Six heures de marche, cela tire dans certains muscles. Tant que nous avons encore un peu de courage, nous allons nous promener dans les rues de Villards avant que la nuit tombe. De très nombreux enfants affreusement bien déguisés vont et viennent d’une boutique à une autre réclamant des bonbons. Une maman transformée en sorcière pousse dans un vieux landau des poupons effrayants. Devant, la maison du patrimoine, un petit spectacle est joué pour les monstres en herbe. Certains commerçants se prêtent au jeu avec gentillesse quand d’autres s’agacent de voir les boutiques investis par des grappes d’enfants tellement focalisés sur les sucreries qu’ils en oublient les règles les plus élémentaires de la bonne éducation: dire bonjour, merci et au revoir.

Le Vercors se divise en plusieurs régions, géographiquement et historiquement distinctes : les Quatre Montagnes, les Coulmes, le Vercors drômois, les Hauts-Plateaux et, en Piémont, le Royans, la Gervanne, le Diois et le Trièves. C’est le Trièves que nous allons découvrir mercredi en marchant jusqu’au pas de l’Aiguille au départ de Chichillianne. Quand nous nous garons près de la rivière, le ciel est chargé mais sans pluie. Alors que nous commençons à monter à couvert des arbres tout en observant le Mont Aiguille, la pluie se met à tomber. Au début, c’est une pluie sage mais, assez vite, elle se renforce. Nous nous protégeons sous de grands ponchos. Nous ressemblons à des fantômes ayant perdu leur chemin au moment des festivités d’Halloween. La forêt est très belle.
•••••
* **TÂCHE À RÉALISER**
Recopiez intégralement le récit sur le Vercors, s'il vous plaît.

(Données tirées d'une collection)
•••••
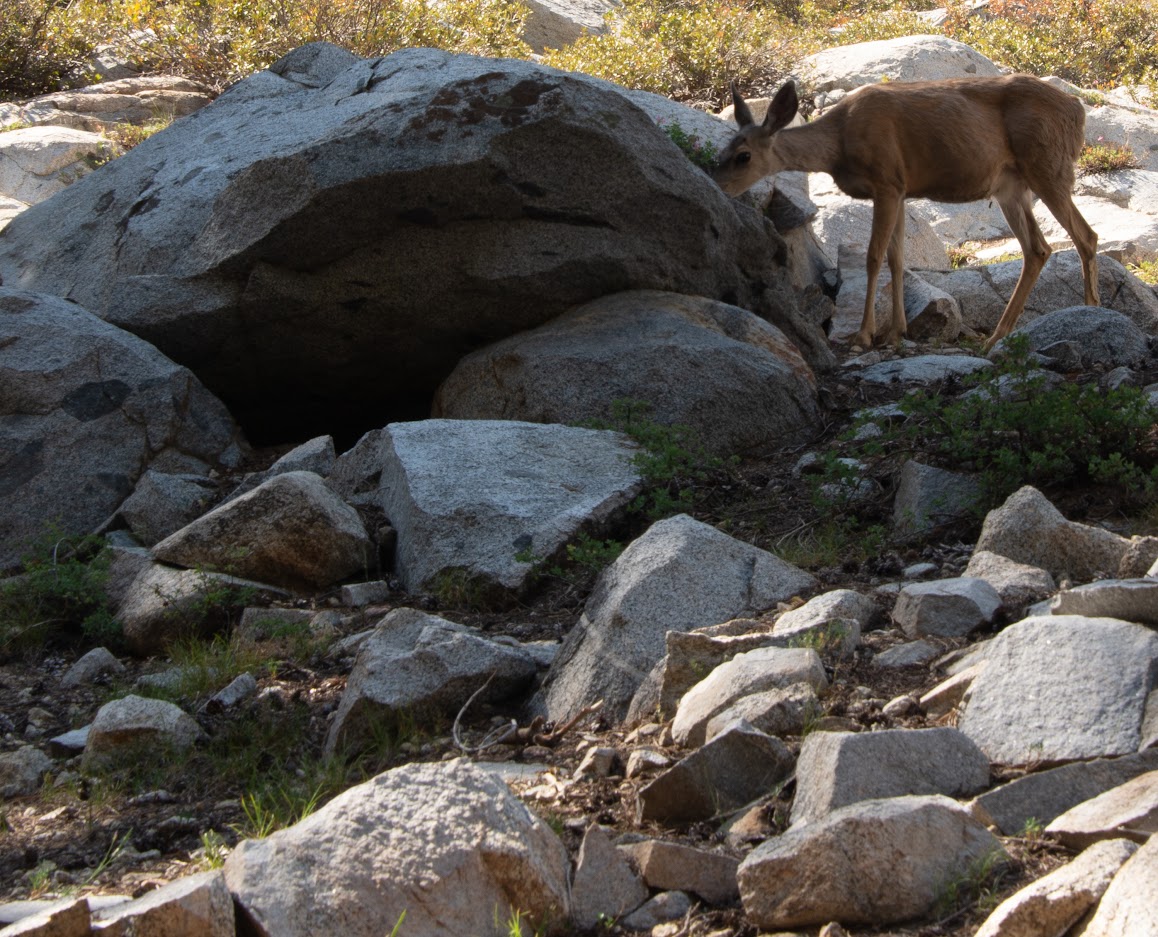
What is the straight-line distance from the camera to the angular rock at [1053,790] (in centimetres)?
273

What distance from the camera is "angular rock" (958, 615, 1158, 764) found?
2988 millimetres

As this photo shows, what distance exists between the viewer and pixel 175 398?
706cm

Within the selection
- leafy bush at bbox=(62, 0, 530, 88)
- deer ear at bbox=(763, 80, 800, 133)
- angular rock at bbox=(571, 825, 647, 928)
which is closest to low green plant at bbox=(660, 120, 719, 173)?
deer ear at bbox=(763, 80, 800, 133)

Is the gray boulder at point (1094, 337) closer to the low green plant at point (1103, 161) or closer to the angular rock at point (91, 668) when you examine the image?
the angular rock at point (91, 668)

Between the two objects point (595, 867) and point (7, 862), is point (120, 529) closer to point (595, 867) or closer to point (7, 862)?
point (7, 862)

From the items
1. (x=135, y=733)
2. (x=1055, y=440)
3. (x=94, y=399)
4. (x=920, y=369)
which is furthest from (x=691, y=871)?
(x=920, y=369)

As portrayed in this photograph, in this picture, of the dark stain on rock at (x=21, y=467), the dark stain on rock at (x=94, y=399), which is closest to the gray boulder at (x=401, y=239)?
the dark stain on rock at (x=94, y=399)

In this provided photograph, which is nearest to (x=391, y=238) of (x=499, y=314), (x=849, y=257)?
(x=499, y=314)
•••••
* **SOLUTION PROPOSÉE**
Six heures de marche, cela tire dans certains muscles. Tant que nous avons encore un peu de courage, nous allons nous promener dans les rues de Villards avant que la nuit tombe. De très nombreux enfants affreusement bien déguisés vont et viennent d’une boutique à une autre réclamant des bonbons. Une maman transformée en sorcière pousse dans un vieux landau des poupons effrayants. Devant, la maison du patrimoine, un petit spectacle est joué pour les monstres en herbe. Certains commerçants se prêtent au jeu avec gentillesse quand d’autres s’agacent de voir les boutiques investis par des grappes d’enfants tellement focalisés sur les sucreries qu’ils en oublient les règles les plus élémentaires de la bonne éducation: dire bonjour, merci et au revoir.

Le Vercors se divise en plusieurs régions, géographiquement et historiquement distinctes : les Quatre Montagnes, les Coulmes, le Vercors drômois, les Hauts-Plateaux et, en Piémont, le Royans, la Gervanne, le Diois et le Trièves. C’est le Trièves que nous allons découvrir mercredi en marchant jusqu’au pas de l’Aiguille au départ de Chichillianne. Quand nous nous garons près de la rivière, le ciel est chargé mais sans pluie. Alors que nous commençons à monter à couvert des arbres tout en observant le Mont Aiguille, la pluie se met à tomber. Au début, c’est une pluie sage mais, assez vite, elle se renforce. Nous nous protégeons sous de grands ponchos. Nous ressemblons à des fantômes ayant perdu leur chemin au moment des festivités d’Halloween. La forêt est très belle.